> _AIM OF THE TASK_: Restate word for word the line containing "site CDB_S3_E05." and all remaining lines of the entries below.

> _THE DATA_:
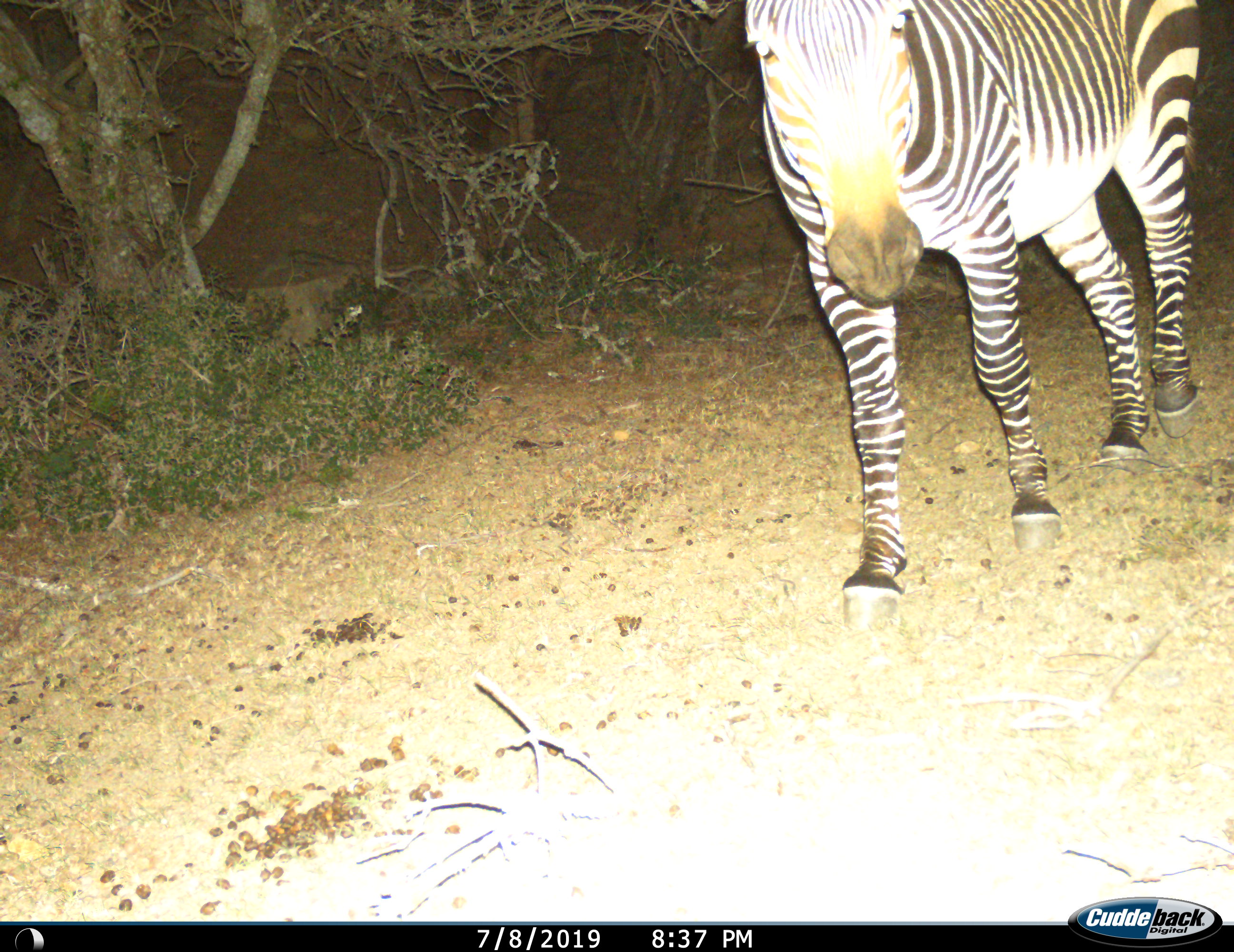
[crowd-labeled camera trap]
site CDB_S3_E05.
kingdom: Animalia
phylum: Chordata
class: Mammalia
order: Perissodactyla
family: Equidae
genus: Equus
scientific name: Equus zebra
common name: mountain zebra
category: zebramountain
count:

> _ANSWER AREA_:
site CDB_S3_E05.
kingdom: Animalia
phylum: Chordata
class: Mammalia
order: Perissodactyla
family: Equidae
genus: Equus
scientific name: Equus zebra
common name: mountain zebra
category: zebramountain
count:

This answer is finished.